At trial, Harvard did not dispute that Asian-American applicants received, on average, lower personal ratings than applicants of any other race or ethnicity. The plaintiffs said this was evidence of Harvard’s stereotyping of Asian-Americans as industrious but dull. Harvard said it was not the result of discrimination; rather, it was partly because of weaker support from high school teachers and guidance counselors.
“We do not endorse, we abhor stereotypical comments,” the dean of the Harvard admissions office, William Fitzsimmons, testified.

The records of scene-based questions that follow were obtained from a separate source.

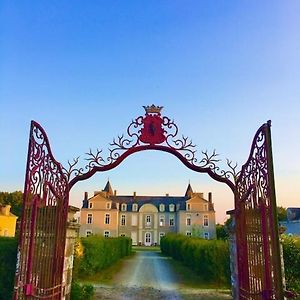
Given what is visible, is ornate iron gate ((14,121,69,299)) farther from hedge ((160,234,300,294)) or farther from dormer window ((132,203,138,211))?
dormer window ((132,203,138,211))

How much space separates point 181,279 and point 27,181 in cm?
1075

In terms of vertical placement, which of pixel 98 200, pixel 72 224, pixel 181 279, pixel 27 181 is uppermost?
pixel 98 200

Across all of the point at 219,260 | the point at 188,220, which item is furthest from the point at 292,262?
the point at 188,220

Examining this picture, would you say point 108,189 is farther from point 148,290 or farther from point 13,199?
point 148,290

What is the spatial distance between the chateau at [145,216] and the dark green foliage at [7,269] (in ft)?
114

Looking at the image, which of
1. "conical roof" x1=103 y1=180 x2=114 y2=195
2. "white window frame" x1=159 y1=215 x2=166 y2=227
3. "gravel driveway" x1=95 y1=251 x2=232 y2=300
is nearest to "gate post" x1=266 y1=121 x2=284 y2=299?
"gravel driveway" x1=95 y1=251 x2=232 y2=300

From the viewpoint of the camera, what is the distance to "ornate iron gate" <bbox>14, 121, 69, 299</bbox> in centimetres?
398

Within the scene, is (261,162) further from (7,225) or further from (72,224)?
(7,225)

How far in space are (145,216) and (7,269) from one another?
3977 cm

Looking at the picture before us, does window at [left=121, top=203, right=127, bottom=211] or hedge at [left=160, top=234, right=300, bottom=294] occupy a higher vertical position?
window at [left=121, top=203, right=127, bottom=211]

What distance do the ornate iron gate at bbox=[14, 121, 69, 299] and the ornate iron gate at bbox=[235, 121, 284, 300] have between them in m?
2.41

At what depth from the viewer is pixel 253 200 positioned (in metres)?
4.24

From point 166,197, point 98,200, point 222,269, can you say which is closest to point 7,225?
point 98,200

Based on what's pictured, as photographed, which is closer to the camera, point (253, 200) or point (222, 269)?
point (253, 200)
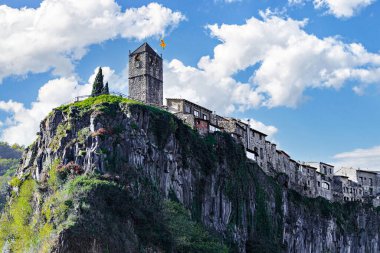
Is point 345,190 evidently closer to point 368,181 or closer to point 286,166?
point 368,181

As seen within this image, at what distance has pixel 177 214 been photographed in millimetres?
66938

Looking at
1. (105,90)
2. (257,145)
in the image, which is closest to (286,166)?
(257,145)

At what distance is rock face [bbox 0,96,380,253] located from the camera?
2352 inches

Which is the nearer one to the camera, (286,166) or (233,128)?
(233,128)

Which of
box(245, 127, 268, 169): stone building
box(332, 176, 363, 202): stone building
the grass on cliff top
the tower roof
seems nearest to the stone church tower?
the tower roof

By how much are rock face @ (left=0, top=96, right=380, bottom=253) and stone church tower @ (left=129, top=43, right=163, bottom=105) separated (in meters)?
12.1

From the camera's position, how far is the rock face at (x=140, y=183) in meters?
59.8

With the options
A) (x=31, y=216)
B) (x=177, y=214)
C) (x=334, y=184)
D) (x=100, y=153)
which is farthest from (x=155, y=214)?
(x=334, y=184)

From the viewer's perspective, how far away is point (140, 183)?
66.1m

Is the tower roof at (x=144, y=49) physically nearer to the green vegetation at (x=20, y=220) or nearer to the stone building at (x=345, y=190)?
the green vegetation at (x=20, y=220)

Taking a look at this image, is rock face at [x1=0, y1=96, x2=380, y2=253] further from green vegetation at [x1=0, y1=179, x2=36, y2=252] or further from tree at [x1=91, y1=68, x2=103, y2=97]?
tree at [x1=91, y1=68, x2=103, y2=97]

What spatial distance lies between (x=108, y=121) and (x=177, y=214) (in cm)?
1345

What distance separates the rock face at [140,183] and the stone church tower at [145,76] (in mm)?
12087

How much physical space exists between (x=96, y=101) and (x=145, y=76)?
49.7 feet
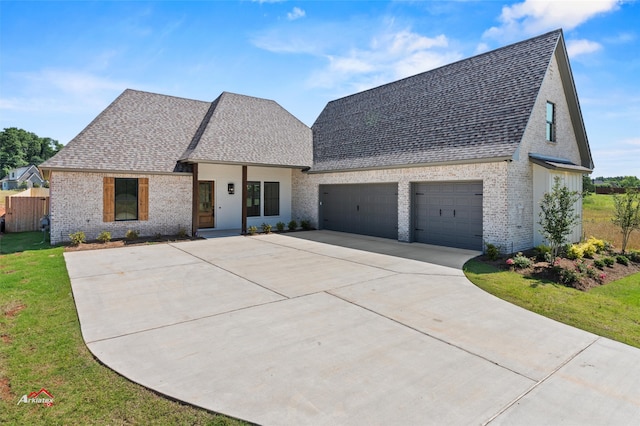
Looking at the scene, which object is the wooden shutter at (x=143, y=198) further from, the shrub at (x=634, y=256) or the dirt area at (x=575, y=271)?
the shrub at (x=634, y=256)

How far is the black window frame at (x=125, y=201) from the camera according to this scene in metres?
14.2

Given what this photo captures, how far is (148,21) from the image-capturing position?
10273 mm

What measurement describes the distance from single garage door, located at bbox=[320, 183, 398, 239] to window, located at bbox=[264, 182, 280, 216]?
2718 millimetres

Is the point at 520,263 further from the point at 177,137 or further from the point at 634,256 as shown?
the point at 177,137

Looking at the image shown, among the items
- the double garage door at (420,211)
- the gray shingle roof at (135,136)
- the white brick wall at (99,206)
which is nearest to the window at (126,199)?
the white brick wall at (99,206)

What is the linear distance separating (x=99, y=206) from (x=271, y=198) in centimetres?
810

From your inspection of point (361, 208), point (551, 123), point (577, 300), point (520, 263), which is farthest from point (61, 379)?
point (551, 123)

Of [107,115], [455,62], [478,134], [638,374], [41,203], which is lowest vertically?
[638,374]

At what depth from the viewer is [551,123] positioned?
1255cm

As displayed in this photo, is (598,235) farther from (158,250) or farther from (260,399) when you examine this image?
(158,250)

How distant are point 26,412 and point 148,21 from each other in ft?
35.7

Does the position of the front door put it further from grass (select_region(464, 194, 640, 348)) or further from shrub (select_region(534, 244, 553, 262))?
shrub (select_region(534, 244, 553, 262))

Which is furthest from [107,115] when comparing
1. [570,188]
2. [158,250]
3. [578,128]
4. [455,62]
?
[578,128]

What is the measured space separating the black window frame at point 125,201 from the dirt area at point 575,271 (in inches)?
546
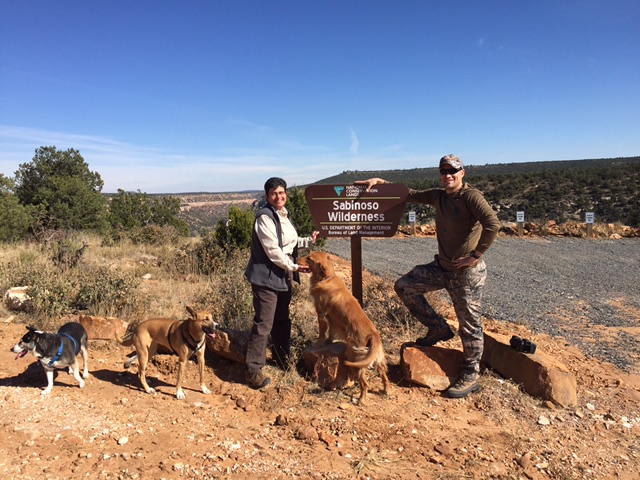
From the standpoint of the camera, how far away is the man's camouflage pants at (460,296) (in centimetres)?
410

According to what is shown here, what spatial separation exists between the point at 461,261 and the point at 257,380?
2443mm

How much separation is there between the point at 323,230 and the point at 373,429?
229 cm

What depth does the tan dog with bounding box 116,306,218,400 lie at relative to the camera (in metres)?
4.00

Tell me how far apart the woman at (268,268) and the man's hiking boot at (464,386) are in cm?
193

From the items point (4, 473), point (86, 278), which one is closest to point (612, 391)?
point (4, 473)

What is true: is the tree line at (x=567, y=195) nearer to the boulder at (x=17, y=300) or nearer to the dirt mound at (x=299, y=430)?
the dirt mound at (x=299, y=430)

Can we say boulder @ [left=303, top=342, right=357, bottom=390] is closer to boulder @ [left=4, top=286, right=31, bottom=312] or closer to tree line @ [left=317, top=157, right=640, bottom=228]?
boulder @ [left=4, top=286, right=31, bottom=312]

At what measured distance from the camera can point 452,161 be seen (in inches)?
156

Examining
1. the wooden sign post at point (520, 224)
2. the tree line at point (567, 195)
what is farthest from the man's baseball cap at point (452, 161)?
the tree line at point (567, 195)

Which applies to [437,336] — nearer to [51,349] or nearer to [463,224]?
[463,224]

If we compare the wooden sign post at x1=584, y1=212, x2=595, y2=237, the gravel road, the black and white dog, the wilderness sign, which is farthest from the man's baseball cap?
the wooden sign post at x1=584, y1=212, x2=595, y2=237

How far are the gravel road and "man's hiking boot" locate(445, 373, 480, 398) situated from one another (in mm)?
2283

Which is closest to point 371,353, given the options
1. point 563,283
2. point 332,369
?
point 332,369

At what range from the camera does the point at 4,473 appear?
283 centimetres
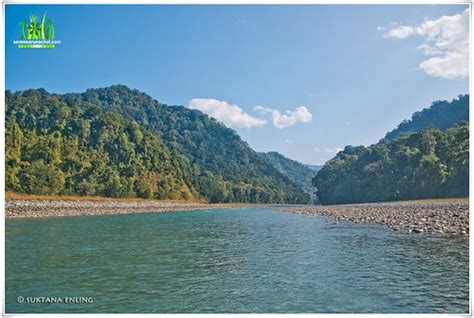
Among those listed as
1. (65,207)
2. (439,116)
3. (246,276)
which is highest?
(439,116)

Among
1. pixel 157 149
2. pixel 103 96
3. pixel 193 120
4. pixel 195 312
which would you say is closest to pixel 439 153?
pixel 157 149

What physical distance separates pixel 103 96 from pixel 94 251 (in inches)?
6709

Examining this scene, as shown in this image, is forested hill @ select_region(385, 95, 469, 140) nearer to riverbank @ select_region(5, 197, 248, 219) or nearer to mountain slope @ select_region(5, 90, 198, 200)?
mountain slope @ select_region(5, 90, 198, 200)

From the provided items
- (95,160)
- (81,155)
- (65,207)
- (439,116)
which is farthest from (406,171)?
(439,116)

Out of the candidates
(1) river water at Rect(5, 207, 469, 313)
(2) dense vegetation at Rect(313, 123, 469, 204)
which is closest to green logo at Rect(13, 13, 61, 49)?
(1) river water at Rect(5, 207, 469, 313)

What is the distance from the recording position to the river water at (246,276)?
735cm

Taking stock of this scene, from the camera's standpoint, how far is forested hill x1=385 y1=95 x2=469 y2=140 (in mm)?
127344

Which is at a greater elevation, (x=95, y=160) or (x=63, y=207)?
(x=95, y=160)

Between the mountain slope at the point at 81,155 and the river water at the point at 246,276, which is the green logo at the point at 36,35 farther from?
the mountain slope at the point at 81,155

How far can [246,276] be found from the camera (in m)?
9.53

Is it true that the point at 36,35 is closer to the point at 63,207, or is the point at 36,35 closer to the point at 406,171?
the point at 63,207

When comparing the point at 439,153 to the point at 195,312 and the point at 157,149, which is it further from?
the point at 195,312

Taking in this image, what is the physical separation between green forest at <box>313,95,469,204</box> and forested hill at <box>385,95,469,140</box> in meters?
8.61

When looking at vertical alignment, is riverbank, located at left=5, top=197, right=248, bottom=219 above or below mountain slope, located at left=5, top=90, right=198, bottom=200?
below
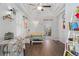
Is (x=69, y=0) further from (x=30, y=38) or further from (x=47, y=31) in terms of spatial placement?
(x=30, y=38)

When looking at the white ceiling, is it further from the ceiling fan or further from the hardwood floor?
the hardwood floor

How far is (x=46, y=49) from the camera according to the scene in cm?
159

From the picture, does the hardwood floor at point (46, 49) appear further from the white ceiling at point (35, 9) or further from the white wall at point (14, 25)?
the white ceiling at point (35, 9)

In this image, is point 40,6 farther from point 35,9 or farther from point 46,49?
point 46,49

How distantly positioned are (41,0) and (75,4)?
36 cm

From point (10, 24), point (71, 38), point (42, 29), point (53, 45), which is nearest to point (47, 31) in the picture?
point (42, 29)

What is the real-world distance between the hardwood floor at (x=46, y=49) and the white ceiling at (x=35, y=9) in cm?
29

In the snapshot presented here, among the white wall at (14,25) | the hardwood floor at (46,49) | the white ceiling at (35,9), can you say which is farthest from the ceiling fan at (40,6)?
the hardwood floor at (46,49)

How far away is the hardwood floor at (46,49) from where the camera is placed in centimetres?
158

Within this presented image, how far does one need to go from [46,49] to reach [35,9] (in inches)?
17.6

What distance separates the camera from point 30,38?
1.59m

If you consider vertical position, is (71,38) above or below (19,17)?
below

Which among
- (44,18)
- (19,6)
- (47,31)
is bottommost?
(47,31)

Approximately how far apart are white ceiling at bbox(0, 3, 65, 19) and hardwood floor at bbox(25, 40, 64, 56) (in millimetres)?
292
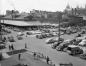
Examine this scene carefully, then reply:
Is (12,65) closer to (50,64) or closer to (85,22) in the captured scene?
(50,64)

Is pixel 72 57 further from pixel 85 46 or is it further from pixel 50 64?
pixel 85 46

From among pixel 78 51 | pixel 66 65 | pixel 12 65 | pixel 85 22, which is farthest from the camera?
pixel 85 22

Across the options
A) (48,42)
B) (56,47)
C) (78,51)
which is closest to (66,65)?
(78,51)

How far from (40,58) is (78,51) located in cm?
506

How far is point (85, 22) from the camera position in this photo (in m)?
64.5

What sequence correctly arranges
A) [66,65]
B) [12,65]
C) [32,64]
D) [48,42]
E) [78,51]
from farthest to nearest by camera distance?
[48,42], [78,51], [32,64], [12,65], [66,65]

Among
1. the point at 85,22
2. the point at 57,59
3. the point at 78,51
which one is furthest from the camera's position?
the point at 85,22

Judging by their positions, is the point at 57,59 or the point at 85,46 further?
the point at 85,46

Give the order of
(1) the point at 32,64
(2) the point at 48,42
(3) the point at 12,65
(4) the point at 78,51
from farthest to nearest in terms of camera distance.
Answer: (2) the point at 48,42
(4) the point at 78,51
(1) the point at 32,64
(3) the point at 12,65

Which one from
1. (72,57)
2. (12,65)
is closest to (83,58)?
(72,57)

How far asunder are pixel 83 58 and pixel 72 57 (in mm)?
1239

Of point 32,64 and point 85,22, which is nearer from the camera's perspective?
point 32,64

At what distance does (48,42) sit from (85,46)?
21.0ft

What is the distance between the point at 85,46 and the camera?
23594 millimetres
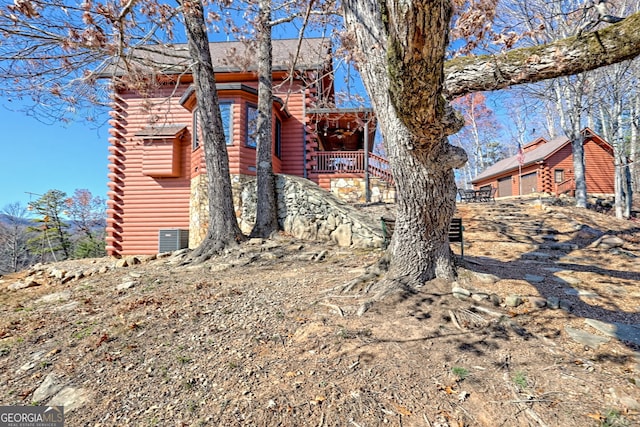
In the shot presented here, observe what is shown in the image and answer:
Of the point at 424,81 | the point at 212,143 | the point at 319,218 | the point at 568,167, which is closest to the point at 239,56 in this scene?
the point at 212,143

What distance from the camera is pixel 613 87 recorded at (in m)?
10.6

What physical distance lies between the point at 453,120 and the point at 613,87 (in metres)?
13.6

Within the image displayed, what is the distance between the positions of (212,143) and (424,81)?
16.7ft

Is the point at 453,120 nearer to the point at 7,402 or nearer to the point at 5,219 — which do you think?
the point at 7,402

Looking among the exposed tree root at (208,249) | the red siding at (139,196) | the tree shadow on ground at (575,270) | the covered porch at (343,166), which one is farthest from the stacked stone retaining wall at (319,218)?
the red siding at (139,196)

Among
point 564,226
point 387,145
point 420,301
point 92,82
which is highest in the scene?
point 92,82

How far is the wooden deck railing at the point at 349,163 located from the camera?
1047 centimetres

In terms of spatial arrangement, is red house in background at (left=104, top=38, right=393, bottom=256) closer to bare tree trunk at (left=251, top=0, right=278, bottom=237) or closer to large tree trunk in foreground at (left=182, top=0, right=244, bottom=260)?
bare tree trunk at (left=251, top=0, right=278, bottom=237)

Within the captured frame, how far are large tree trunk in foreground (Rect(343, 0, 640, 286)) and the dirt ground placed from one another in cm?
63

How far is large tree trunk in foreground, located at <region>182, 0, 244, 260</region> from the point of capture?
232 inches

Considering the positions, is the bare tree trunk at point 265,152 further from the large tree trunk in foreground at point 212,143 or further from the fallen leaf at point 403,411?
the fallen leaf at point 403,411

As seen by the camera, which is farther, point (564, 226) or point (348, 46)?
point (564, 226)

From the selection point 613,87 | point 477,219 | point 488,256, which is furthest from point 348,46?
point 613,87

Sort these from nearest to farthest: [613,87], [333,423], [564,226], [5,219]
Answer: [333,423] < [564,226] < [613,87] < [5,219]
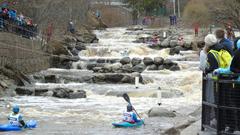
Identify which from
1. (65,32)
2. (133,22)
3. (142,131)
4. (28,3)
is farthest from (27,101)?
(133,22)

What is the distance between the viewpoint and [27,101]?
22422 mm

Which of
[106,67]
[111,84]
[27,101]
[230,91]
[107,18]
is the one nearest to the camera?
[230,91]

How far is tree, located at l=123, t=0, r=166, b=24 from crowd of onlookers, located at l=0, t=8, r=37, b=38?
174ft

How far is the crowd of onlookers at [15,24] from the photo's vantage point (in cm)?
3015

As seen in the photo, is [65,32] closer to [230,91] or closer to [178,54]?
[178,54]

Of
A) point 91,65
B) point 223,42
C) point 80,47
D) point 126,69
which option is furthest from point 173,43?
point 223,42

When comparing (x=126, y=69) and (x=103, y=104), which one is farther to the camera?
(x=126, y=69)

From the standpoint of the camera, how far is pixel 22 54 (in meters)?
31.7

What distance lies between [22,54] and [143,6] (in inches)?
2315

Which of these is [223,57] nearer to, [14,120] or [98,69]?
[14,120]

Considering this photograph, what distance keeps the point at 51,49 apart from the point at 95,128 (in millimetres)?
23654

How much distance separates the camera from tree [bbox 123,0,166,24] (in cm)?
8862

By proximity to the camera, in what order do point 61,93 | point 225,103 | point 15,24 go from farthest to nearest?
point 15,24
point 61,93
point 225,103

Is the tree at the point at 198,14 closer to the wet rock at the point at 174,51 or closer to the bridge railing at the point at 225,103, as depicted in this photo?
the wet rock at the point at 174,51
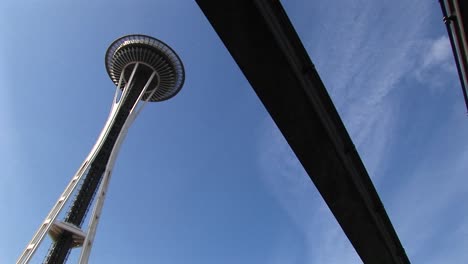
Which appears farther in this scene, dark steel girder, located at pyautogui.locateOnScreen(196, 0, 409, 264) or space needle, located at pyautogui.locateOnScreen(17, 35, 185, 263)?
space needle, located at pyautogui.locateOnScreen(17, 35, 185, 263)

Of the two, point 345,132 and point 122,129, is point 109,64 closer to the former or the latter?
point 122,129

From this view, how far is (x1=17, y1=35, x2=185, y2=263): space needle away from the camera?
38.3m

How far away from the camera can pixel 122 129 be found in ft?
149

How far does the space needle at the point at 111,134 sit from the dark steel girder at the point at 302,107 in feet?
110

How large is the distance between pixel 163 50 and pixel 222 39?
5592 cm

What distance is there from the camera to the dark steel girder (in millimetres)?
7781

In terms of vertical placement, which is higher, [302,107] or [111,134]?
[111,134]

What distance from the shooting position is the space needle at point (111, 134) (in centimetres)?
3834

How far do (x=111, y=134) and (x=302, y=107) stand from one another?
42.9 metres

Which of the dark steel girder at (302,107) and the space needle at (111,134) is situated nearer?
the dark steel girder at (302,107)

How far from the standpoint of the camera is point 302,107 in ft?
30.6

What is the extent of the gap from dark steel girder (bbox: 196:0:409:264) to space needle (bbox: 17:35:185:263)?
110 feet

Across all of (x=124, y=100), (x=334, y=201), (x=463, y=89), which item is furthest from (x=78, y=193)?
(x=463, y=89)

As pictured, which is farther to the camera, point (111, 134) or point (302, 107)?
point (111, 134)
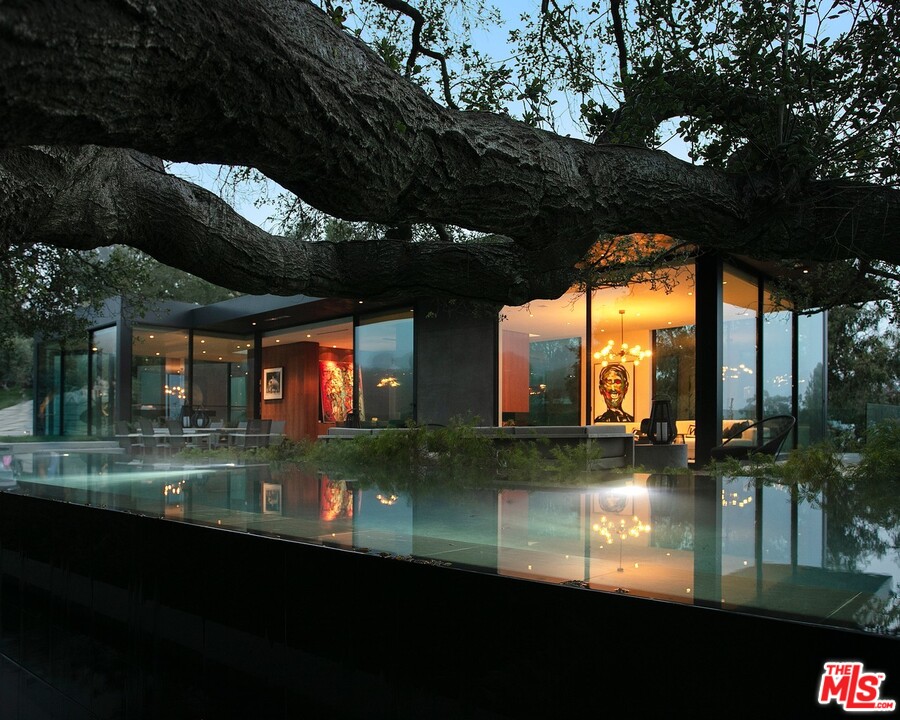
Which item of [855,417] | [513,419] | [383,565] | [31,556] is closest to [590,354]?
[513,419]

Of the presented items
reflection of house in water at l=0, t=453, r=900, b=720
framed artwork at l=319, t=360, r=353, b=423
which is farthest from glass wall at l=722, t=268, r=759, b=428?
framed artwork at l=319, t=360, r=353, b=423

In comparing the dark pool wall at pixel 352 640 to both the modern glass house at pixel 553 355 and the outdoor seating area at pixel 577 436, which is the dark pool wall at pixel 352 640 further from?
the modern glass house at pixel 553 355

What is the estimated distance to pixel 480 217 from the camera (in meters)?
3.24

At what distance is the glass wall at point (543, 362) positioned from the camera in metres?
12.6

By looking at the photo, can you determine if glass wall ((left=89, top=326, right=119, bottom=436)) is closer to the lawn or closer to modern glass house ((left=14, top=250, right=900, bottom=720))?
the lawn

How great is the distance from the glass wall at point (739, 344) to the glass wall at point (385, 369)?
6.11 metres

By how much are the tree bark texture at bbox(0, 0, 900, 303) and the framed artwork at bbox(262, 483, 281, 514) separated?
1252mm

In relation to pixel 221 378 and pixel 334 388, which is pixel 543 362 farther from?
pixel 221 378

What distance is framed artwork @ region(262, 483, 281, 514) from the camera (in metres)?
3.86

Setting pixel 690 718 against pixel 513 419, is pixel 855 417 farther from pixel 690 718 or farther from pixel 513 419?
pixel 690 718

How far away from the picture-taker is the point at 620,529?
10.4 ft

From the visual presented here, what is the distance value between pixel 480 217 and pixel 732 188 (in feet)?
5.75

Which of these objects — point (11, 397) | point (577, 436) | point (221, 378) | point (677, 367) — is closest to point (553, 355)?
point (677, 367)

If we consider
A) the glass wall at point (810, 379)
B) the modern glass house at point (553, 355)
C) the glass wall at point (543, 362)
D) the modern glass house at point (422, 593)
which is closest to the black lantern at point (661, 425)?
the modern glass house at point (553, 355)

Those with a compelling life story, who have overcome obstacles

Court documents, including guidelines issued to admissions officers, repeatedly showed clear advantages given to poor students and those from disadvantaged circumstances. But stories of besting challenges of other kinds also gave applicants an edge.
In his application, Thang Diep, a Harvard senior who came from Vietnam as a child, talked about being bullied for his accented English, and how affirming it was when a Harvard professor was the first teacher to pronounce his name correctly.
Sarah Cole appeared in court to testify that as a black student from Kansas City, Mo., she had worked hard to get a scholarship to a prestigious private college-prep school, but suffered socially for it. She said white teachers told her she was not smart enough to excel, and customers at her job laughed at her for wearing a Stanford T-shirt. She graduated from Harvard College in 2016, and is now a public school teacher.

Mr. Fitzsimmons, the admissions dean, said that a candidate’s race was given weight only if it was reflective of life experience, such as “the fact that they had overcome and surmounted these kinds of obstacles.”
And Mr. Fitzsimmons, whose parents had run a gas station, spoke of how he had applied to Harvard, hoping to be the first person in his family to go to college. He got in.